[Rows from a dataset]
------------------------------------
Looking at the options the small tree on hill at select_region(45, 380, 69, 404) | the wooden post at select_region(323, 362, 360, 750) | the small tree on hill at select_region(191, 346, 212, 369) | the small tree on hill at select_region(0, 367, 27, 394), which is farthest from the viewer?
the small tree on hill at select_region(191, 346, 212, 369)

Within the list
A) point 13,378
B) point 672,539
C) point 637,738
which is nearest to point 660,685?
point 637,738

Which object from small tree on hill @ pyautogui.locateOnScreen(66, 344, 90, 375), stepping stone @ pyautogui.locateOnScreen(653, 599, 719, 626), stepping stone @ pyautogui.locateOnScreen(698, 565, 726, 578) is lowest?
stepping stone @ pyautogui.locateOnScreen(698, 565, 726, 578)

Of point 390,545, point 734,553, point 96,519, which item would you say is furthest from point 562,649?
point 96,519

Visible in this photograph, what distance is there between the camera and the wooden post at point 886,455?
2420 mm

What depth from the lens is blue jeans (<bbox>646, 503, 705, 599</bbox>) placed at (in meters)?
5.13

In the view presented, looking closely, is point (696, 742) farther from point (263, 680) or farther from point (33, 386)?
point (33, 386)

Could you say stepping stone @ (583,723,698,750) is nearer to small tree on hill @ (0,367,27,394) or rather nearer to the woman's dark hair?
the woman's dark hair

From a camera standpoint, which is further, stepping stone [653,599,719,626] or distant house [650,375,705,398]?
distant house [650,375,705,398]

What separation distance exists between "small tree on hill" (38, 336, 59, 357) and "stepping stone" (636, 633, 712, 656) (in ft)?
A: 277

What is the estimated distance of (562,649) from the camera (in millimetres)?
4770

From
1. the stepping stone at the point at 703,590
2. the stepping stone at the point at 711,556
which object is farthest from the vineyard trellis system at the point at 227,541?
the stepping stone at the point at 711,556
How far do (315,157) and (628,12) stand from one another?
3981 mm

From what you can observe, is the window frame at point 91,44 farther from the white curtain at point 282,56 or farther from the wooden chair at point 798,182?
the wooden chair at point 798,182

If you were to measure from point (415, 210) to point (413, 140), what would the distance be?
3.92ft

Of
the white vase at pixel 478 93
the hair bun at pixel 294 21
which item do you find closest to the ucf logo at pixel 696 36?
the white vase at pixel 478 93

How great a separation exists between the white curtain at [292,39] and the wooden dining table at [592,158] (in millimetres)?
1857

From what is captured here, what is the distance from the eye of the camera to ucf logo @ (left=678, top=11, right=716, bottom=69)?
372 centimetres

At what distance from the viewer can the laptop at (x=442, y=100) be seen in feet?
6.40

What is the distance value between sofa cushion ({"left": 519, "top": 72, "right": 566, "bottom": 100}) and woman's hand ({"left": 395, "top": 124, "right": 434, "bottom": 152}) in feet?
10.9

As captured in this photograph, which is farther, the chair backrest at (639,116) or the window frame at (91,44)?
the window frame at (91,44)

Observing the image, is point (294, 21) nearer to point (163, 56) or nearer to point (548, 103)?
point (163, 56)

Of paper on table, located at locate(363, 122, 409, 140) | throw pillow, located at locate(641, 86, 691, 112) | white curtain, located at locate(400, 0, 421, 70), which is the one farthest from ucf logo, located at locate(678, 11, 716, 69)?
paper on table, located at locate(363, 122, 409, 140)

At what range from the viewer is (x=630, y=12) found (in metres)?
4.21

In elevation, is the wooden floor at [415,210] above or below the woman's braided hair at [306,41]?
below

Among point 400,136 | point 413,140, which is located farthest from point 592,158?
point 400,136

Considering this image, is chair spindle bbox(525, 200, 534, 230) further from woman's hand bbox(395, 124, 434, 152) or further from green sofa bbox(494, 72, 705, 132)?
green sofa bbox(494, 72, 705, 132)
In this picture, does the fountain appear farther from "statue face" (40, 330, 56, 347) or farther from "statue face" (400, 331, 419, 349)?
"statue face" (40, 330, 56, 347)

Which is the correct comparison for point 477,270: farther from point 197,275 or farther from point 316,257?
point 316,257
------------------------------------
— DIRECTIVE —
Turn all the rows above into a numbered list, one line per item, with the blank lines dropped.

— ANSWER TO THE EXERCISE —
1. Looking at the options the small tree on hill at select_region(45, 380, 69, 404) | the wooden post at select_region(323, 362, 360, 750) | the small tree on hill at select_region(191, 346, 212, 369) | the small tree on hill at select_region(0, 367, 27, 394), which is farthest from the viewer?
2. the small tree on hill at select_region(191, 346, 212, 369)
3. Within the list
4. A) point 13,378
5. B) point 672,539
6. C) point 637,738
7. which is nearest to point 660,685?
8. point 637,738
9. Which object from small tree on hill @ pyautogui.locateOnScreen(66, 344, 90, 375), stepping stone @ pyautogui.locateOnScreen(653, 599, 719, 626), stepping stone @ pyautogui.locateOnScreen(698, 565, 726, 578) is lowest?
10. stepping stone @ pyautogui.locateOnScreen(698, 565, 726, 578)
11. Of point 390,545, point 734,553, point 96,519, which item would you say is furthest from point 562,649?
12. point 96,519
13. Visible in this photograph, what distance is there between the camera and the wooden post at point 886,455?
14. 2420 mm
15. What depth from the lens is blue jeans (<bbox>646, 503, 705, 599</bbox>) placed at (in meters)?
16. 5.13
17. In the view presented, looking closely, is point (696, 742) farther from point (263, 680) or farther from point (33, 386)?
18. point (33, 386)
19. Could you say stepping stone @ (583,723,698,750) is nearer to small tree on hill @ (0,367,27,394) or rather nearer to the woman's dark hair?
20. the woman's dark hair
21. From a camera standpoint, which is further, stepping stone [653,599,719,626] or distant house [650,375,705,398]?
22. distant house [650,375,705,398]
23. What separation distance exists between "small tree on hill" (38, 336, 59, 357) and "stepping stone" (636, 633, 712, 656) (in ft)?
24. A: 277
25. What is the estimated distance of (562,649) from the camera (in millimetres)?
26. 4770
27. From
28. 1. the stepping stone at the point at 703,590
29. 2. the stepping stone at the point at 711,556
30. which object is farthest from the vineyard trellis system at the point at 227,541?
31. the stepping stone at the point at 711,556
32. How far do (315,157) and (628,12) stand from one another?
33. 3981 mm
34. From what you can observe, is the window frame at point 91,44 farther from the white curtain at point 282,56 or farther from the wooden chair at point 798,182?
35. the wooden chair at point 798,182
36. If you were to measure from point (415, 210) to point (413, 140), what would the distance be?
37. 3.92ft
38. Of
39. the white vase at pixel 478 93
40. the hair bun at pixel 294 21
41. which item do you find closest to the ucf logo at pixel 696 36?
42. the white vase at pixel 478 93
43. How great a separation exists between the white curtain at [292,39] and the wooden dining table at [592,158] (in millimetres)?
44. 1857
45. From what is captured here, what is the distance from the eye of the camera to ucf logo @ (left=678, top=11, right=716, bottom=69)?
46. 372 centimetres
47. At what distance from the viewer can the laptop at (x=442, y=100) be seen in feet?
48. 6.40
49. What is the distance value between sofa cushion ({"left": 519, "top": 72, "right": 566, "bottom": 100}) and woman's hand ({"left": 395, "top": 124, "right": 434, "bottom": 152}) in feet?
50. 10.9
51. As captured in this photograph, which is farther, the chair backrest at (639,116) or the window frame at (91,44)?
52. the window frame at (91,44)
53. Observing the image, is point (294, 21) nearer to point (163, 56) or nearer to point (548, 103)?
54. point (163, 56)
55. Of paper on table, located at locate(363, 122, 409, 140) | throw pillow, located at locate(641, 86, 691, 112) | white curtain, located at locate(400, 0, 421, 70), which is the one farthest from ucf logo, located at locate(678, 11, 716, 69)?
56. paper on table, located at locate(363, 122, 409, 140)
57. At what range from the viewer is (x=630, y=12) found (in metres)?
58. 4.21
59. In elevation, is the wooden floor at [415,210] above or below the woman's braided hair at [306,41]?
60. below
61. Among point 400,136 | point 413,140, which is located farthest from point 592,158?
62. point 400,136
63. Considering this image, is chair spindle bbox(525, 200, 534, 230) further from woman's hand bbox(395, 124, 434, 152) or further from green sofa bbox(494, 72, 705, 132)?
64. green sofa bbox(494, 72, 705, 132)
65. In this picture, does the fountain appear farther from "statue face" (40, 330, 56, 347) or farther from "statue face" (400, 331, 419, 349)?
66. "statue face" (40, 330, 56, 347)
67. Which is the correct comparison for point 477,270: farther from point 197,275 or farther from point 316,257?
68. point 316,257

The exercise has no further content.